-- What is required --
In how many lines of the entries below does the string "Very" appear, matching case exactly? Give only the number.

-- Stored data --

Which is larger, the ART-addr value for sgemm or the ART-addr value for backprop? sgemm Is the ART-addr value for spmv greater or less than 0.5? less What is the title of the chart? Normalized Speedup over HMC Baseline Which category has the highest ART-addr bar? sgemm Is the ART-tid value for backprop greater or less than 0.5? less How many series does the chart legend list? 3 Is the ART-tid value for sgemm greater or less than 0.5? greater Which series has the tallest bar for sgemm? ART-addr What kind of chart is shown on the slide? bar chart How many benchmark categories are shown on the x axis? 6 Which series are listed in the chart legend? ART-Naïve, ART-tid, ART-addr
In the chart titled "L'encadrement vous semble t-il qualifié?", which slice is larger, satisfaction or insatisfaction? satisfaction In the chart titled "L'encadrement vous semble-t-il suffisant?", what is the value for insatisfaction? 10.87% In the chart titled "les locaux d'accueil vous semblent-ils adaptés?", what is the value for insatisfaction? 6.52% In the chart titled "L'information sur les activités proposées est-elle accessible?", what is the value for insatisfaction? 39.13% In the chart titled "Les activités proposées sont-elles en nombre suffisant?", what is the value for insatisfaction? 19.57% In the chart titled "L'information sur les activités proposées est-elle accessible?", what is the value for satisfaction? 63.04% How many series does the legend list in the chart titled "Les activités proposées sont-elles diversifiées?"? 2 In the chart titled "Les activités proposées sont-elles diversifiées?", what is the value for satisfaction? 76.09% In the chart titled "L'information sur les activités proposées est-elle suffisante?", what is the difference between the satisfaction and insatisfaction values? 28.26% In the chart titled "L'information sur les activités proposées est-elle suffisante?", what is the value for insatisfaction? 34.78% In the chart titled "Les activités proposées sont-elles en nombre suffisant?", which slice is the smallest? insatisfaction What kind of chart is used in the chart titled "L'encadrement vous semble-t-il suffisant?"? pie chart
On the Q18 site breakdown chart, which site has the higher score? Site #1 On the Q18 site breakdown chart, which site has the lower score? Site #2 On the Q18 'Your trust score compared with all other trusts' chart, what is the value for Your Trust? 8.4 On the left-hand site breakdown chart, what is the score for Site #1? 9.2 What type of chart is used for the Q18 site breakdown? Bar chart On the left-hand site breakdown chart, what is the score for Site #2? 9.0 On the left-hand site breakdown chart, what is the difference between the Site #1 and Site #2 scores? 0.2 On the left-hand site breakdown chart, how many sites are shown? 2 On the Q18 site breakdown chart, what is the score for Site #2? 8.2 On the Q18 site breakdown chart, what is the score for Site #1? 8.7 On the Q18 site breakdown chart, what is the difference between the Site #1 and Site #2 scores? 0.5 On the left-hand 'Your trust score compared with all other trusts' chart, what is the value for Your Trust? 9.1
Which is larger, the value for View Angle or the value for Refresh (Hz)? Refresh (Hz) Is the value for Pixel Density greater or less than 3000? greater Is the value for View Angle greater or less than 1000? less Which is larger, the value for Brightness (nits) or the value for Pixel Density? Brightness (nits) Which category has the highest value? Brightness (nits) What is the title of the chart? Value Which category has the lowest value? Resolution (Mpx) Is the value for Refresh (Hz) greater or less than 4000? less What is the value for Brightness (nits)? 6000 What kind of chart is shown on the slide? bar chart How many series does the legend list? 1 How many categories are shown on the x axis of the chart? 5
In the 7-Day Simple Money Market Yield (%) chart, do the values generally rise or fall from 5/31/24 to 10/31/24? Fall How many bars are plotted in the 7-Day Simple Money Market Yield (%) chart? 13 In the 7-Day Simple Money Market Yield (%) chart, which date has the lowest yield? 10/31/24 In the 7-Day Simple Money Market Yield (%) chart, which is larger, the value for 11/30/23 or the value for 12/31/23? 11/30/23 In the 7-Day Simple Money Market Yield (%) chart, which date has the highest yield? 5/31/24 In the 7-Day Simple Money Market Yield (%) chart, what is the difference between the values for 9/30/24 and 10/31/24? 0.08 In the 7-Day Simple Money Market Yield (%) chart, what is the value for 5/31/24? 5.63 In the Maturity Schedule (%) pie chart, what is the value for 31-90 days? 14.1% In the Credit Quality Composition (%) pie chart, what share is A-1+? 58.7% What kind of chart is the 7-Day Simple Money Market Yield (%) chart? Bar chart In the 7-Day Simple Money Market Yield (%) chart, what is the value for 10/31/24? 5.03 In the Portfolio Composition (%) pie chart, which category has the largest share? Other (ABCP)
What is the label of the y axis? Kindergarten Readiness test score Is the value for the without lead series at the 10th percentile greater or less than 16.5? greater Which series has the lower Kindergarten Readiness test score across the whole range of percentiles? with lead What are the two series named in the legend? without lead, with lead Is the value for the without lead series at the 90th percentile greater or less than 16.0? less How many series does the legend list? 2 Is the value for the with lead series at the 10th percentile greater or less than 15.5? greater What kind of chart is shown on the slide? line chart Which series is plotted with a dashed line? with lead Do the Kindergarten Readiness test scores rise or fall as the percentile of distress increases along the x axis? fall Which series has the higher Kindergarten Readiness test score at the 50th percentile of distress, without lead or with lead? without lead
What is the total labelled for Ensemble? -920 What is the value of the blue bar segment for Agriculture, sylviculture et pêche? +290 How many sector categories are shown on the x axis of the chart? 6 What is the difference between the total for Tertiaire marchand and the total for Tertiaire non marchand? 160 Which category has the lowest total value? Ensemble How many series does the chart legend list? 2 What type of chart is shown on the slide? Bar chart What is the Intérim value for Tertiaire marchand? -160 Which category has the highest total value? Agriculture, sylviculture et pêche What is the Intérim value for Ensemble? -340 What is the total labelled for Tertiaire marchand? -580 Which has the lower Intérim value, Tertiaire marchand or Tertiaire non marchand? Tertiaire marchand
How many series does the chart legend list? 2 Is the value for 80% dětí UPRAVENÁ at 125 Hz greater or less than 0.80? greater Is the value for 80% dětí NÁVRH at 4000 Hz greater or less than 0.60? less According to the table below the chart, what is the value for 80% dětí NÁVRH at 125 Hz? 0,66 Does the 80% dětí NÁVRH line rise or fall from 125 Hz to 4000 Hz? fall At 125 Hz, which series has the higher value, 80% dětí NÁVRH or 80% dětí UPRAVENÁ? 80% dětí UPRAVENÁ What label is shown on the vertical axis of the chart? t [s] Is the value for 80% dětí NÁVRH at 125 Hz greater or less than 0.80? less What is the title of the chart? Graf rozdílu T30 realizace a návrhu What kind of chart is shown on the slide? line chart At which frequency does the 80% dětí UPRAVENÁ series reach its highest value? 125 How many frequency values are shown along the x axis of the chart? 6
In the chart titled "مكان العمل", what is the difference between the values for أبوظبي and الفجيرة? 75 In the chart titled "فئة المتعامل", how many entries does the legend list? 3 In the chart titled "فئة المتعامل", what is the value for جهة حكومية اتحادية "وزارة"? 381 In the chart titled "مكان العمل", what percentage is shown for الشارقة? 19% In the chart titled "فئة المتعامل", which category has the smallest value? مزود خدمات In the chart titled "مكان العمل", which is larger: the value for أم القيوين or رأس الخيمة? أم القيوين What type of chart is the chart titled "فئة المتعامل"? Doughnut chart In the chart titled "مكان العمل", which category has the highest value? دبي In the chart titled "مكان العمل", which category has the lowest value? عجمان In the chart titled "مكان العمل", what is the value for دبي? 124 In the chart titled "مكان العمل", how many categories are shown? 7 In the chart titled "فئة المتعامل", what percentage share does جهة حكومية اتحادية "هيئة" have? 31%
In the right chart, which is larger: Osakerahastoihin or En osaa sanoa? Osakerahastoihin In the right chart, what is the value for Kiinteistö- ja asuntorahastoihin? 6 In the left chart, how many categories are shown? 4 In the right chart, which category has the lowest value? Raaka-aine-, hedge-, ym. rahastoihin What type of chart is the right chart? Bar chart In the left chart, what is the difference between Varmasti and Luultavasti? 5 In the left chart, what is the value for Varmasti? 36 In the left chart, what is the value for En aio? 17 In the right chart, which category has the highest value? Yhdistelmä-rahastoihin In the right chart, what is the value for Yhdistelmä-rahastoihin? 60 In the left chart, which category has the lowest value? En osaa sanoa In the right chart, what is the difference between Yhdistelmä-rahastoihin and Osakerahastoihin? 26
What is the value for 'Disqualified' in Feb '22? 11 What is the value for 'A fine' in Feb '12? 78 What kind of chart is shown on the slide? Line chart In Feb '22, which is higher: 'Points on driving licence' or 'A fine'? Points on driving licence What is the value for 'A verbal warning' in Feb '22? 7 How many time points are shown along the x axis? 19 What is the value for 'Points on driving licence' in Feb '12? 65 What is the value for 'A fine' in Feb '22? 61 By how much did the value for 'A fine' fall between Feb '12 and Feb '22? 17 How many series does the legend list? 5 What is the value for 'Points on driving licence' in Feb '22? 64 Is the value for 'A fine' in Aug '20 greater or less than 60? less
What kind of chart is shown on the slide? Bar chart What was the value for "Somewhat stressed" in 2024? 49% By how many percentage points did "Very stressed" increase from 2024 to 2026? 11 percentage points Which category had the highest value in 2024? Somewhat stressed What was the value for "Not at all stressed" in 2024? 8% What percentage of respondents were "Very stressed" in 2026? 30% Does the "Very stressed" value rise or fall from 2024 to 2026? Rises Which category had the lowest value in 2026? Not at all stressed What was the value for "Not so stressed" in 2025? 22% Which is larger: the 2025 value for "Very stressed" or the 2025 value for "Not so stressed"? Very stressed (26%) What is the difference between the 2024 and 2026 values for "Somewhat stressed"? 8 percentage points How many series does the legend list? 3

-- Answer to this problem --
1